Published: September 12, 2008
Section: Front Page


Citizenship week, sponsored by the year-old club Gen Ed Now, will begin Sept. 21, bringing opportunities for civic engagement to Brandeis. The event features keynote speaker Wendy Kopp, founder and CEO of Teach for America, who will discuss inequality in education.

“We wanted to hit the ground running, so all summer we’ve been planning this event,” co-president Ari Jadwin ’10 said.

The weeklong event will also feature community service opportunities, chances to meet with various representatives of volunteer groups, and chances to learn more about the upcoming election. Co-president Jonah Seligman ’10 explained that these topics were chosen by Gen Ed Now “based on our personal interests” and in keeping with “one of the pillars of Brandeis: social justice.”

As explained in its club constitution, “The purpose of Gen Ed Now is to fulfill the growing demand for speakers on campus.” The club is modeled after Gen Ed S (General Education Senior), an early Brandeis club that arranged for talks by interesting speakers. These speakers included such famous intellectuals as E.E. Cummings, Robert Frost, Langston Hughes, Thurgood Marshall, and Eleanor Roosevelt.

When organizing the new Gen Ed Now, the club founders reached out to alumni to learn about what Gen Ed S meant to them.

Sample responses included, “What? There’s no Gen Ed S! What is the world coming to?” as well as, “We learned how to take apart an idea, how not to believe everything that we heard.”

By reviving, or – as the club constitution puts it – “resurrecting” Gen Ed S, the challenge is to once again bring speakers and programs to campus to elevate discussion on “contemporary issues that are or should be at the fore of the national and global consciousness.”

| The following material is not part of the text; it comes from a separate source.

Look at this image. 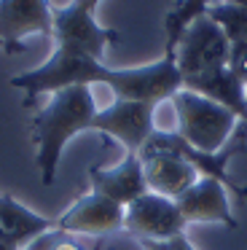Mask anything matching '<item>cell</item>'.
<instances>
[{"label": "cell", "mask_w": 247, "mask_h": 250, "mask_svg": "<svg viewBox=\"0 0 247 250\" xmlns=\"http://www.w3.org/2000/svg\"><path fill=\"white\" fill-rule=\"evenodd\" d=\"M24 250H86V248L75 239V234L51 229V231H46L43 237H38L32 245H27Z\"/></svg>", "instance_id": "18"}, {"label": "cell", "mask_w": 247, "mask_h": 250, "mask_svg": "<svg viewBox=\"0 0 247 250\" xmlns=\"http://www.w3.org/2000/svg\"><path fill=\"white\" fill-rule=\"evenodd\" d=\"M97 6H100V0H73L70 6L54 11L51 38L57 41V49L81 51V54H89L94 60H102L107 43L118 41V33L97 24Z\"/></svg>", "instance_id": "5"}, {"label": "cell", "mask_w": 247, "mask_h": 250, "mask_svg": "<svg viewBox=\"0 0 247 250\" xmlns=\"http://www.w3.org/2000/svg\"><path fill=\"white\" fill-rule=\"evenodd\" d=\"M218 0H180L175 8L164 17V54H175L177 41L185 33L191 22L207 14L209 6H215Z\"/></svg>", "instance_id": "16"}, {"label": "cell", "mask_w": 247, "mask_h": 250, "mask_svg": "<svg viewBox=\"0 0 247 250\" xmlns=\"http://www.w3.org/2000/svg\"><path fill=\"white\" fill-rule=\"evenodd\" d=\"M175 202L180 207L185 223H223L228 229L239 226L234 212H231V205H228V188L220 180L199 178Z\"/></svg>", "instance_id": "12"}, {"label": "cell", "mask_w": 247, "mask_h": 250, "mask_svg": "<svg viewBox=\"0 0 247 250\" xmlns=\"http://www.w3.org/2000/svg\"><path fill=\"white\" fill-rule=\"evenodd\" d=\"M0 229L16 242V248L24 250L27 245H32L38 237H43L46 231L57 229V221L46 215H38L35 210L24 207L21 202H16L14 196L0 194Z\"/></svg>", "instance_id": "15"}, {"label": "cell", "mask_w": 247, "mask_h": 250, "mask_svg": "<svg viewBox=\"0 0 247 250\" xmlns=\"http://www.w3.org/2000/svg\"><path fill=\"white\" fill-rule=\"evenodd\" d=\"M89 183L94 194L107 196L121 207L132 205L134 199L148 194L140 153H126L116 167H97V164L89 167Z\"/></svg>", "instance_id": "11"}, {"label": "cell", "mask_w": 247, "mask_h": 250, "mask_svg": "<svg viewBox=\"0 0 247 250\" xmlns=\"http://www.w3.org/2000/svg\"><path fill=\"white\" fill-rule=\"evenodd\" d=\"M207 17L226 33L231 46L247 43V8L245 6H234V3L218 0L215 6L207 8Z\"/></svg>", "instance_id": "17"}, {"label": "cell", "mask_w": 247, "mask_h": 250, "mask_svg": "<svg viewBox=\"0 0 247 250\" xmlns=\"http://www.w3.org/2000/svg\"><path fill=\"white\" fill-rule=\"evenodd\" d=\"M97 103L89 86H70L51 94L48 105L38 110L32 119L30 132L35 143V164L41 172L43 186H51L57 180L62 151L75 135L89 132L97 116Z\"/></svg>", "instance_id": "2"}, {"label": "cell", "mask_w": 247, "mask_h": 250, "mask_svg": "<svg viewBox=\"0 0 247 250\" xmlns=\"http://www.w3.org/2000/svg\"><path fill=\"white\" fill-rule=\"evenodd\" d=\"M226 3H234V6H245L247 8V0H226Z\"/></svg>", "instance_id": "23"}, {"label": "cell", "mask_w": 247, "mask_h": 250, "mask_svg": "<svg viewBox=\"0 0 247 250\" xmlns=\"http://www.w3.org/2000/svg\"><path fill=\"white\" fill-rule=\"evenodd\" d=\"M228 70L234 73V76L247 86V43H236V46H231V54H228Z\"/></svg>", "instance_id": "19"}, {"label": "cell", "mask_w": 247, "mask_h": 250, "mask_svg": "<svg viewBox=\"0 0 247 250\" xmlns=\"http://www.w3.org/2000/svg\"><path fill=\"white\" fill-rule=\"evenodd\" d=\"M156 105L140 100H113V105L97 110L91 129L118 140L126 153H140L156 132Z\"/></svg>", "instance_id": "7"}, {"label": "cell", "mask_w": 247, "mask_h": 250, "mask_svg": "<svg viewBox=\"0 0 247 250\" xmlns=\"http://www.w3.org/2000/svg\"><path fill=\"white\" fill-rule=\"evenodd\" d=\"M148 191L166 199H177L199 180V172L175 153H140Z\"/></svg>", "instance_id": "14"}, {"label": "cell", "mask_w": 247, "mask_h": 250, "mask_svg": "<svg viewBox=\"0 0 247 250\" xmlns=\"http://www.w3.org/2000/svg\"><path fill=\"white\" fill-rule=\"evenodd\" d=\"M172 105L177 113V135L193 148L207 153L223 151L239 124V119L228 108L196 92H188V89H180L172 97Z\"/></svg>", "instance_id": "3"}, {"label": "cell", "mask_w": 247, "mask_h": 250, "mask_svg": "<svg viewBox=\"0 0 247 250\" xmlns=\"http://www.w3.org/2000/svg\"><path fill=\"white\" fill-rule=\"evenodd\" d=\"M8 83L24 92V105H32L41 94H57L70 86L91 83L110 86L118 100H140L150 105L172 100L183 89L175 54H164L159 62L143 67H107L102 60L70 49H54L43 65L11 76Z\"/></svg>", "instance_id": "1"}, {"label": "cell", "mask_w": 247, "mask_h": 250, "mask_svg": "<svg viewBox=\"0 0 247 250\" xmlns=\"http://www.w3.org/2000/svg\"><path fill=\"white\" fill-rule=\"evenodd\" d=\"M0 250H19V248H16V242L3 231V229H0Z\"/></svg>", "instance_id": "22"}, {"label": "cell", "mask_w": 247, "mask_h": 250, "mask_svg": "<svg viewBox=\"0 0 247 250\" xmlns=\"http://www.w3.org/2000/svg\"><path fill=\"white\" fill-rule=\"evenodd\" d=\"M124 210L113 199L100 194H86L75 199L62 215L57 218V229L67 234H86V237H110L124 229Z\"/></svg>", "instance_id": "10"}, {"label": "cell", "mask_w": 247, "mask_h": 250, "mask_svg": "<svg viewBox=\"0 0 247 250\" xmlns=\"http://www.w3.org/2000/svg\"><path fill=\"white\" fill-rule=\"evenodd\" d=\"M169 250H196L191 242H188V237L185 234H180V237H175V239H169Z\"/></svg>", "instance_id": "20"}, {"label": "cell", "mask_w": 247, "mask_h": 250, "mask_svg": "<svg viewBox=\"0 0 247 250\" xmlns=\"http://www.w3.org/2000/svg\"><path fill=\"white\" fill-rule=\"evenodd\" d=\"M183 89L196 92L212 103L228 108L242 124H247V86L228 70V65L212 67V70L196 73V76L183 78Z\"/></svg>", "instance_id": "13"}, {"label": "cell", "mask_w": 247, "mask_h": 250, "mask_svg": "<svg viewBox=\"0 0 247 250\" xmlns=\"http://www.w3.org/2000/svg\"><path fill=\"white\" fill-rule=\"evenodd\" d=\"M239 129L242 132L234 137V140H231V146H226L223 151H218V153L199 151V148L191 146V143L183 140L177 132H161V129H156L153 135H150V140L143 146V151H140V153H175V156L185 159V162L196 169L199 178L220 180L226 188H231L234 194H239L242 199L247 202V186H239L234 178H231V172H228V162L239 151H245V146H247V124H242Z\"/></svg>", "instance_id": "4"}, {"label": "cell", "mask_w": 247, "mask_h": 250, "mask_svg": "<svg viewBox=\"0 0 247 250\" xmlns=\"http://www.w3.org/2000/svg\"><path fill=\"white\" fill-rule=\"evenodd\" d=\"M185 218L175 199H166L161 194H143L126 205L124 210V231L134 239H153V242H169V239L185 234Z\"/></svg>", "instance_id": "8"}, {"label": "cell", "mask_w": 247, "mask_h": 250, "mask_svg": "<svg viewBox=\"0 0 247 250\" xmlns=\"http://www.w3.org/2000/svg\"><path fill=\"white\" fill-rule=\"evenodd\" d=\"M54 33V11L48 0H0V49L5 54L24 51V35Z\"/></svg>", "instance_id": "9"}, {"label": "cell", "mask_w": 247, "mask_h": 250, "mask_svg": "<svg viewBox=\"0 0 247 250\" xmlns=\"http://www.w3.org/2000/svg\"><path fill=\"white\" fill-rule=\"evenodd\" d=\"M143 250H169V242H153V239H137Z\"/></svg>", "instance_id": "21"}, {"label": "cell", "mask_w": 247, "mask_h": 250, "mask_svg": "<svg viewBox=\"0 0 247 250\" xmlns=\"http://www.w3.org/2000/svg\"><path fill=\"white\" fill-rule=\"evenodd\" d=\"M231 43L226 38V33L204 14L196 22H191L185 27V33L180 35L175 49V62L180 78L196 76V73L212 70V67L228 65Z\"/></svg>", "instance_id": "6"}]
</instances>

“[The goal is to] foster dialogue on these pressing issues that aren’t getting talked about,” Seligman said. Along with Citizenship Week, Gen Ed Now is also preparing for a Global Affairs Round Table to hold “discussions to promote understanding,” according to sophomore and Gen Ed Now Vice President for International Affairs Ben Gorelick ’11.

The goal of this program, according to Gorelick, is “to have people leaving a discussion feeling as though they read a good article.”

The topics, he adds, are ones which are little discussed at Brandeis: “For all the dialogue on the Middle East, there’s not much on the rest of the world.” For this reason, Gorelick hopes that these Global Affairs Round Tables will be more than just lectures – they will jumpstart a wider “discussion” of these issues.

Jadwin adds, “We are trying to get students engaged intellectually and also in a practical sense… not just [for discussions] at Brandeis, but after Brandeis.”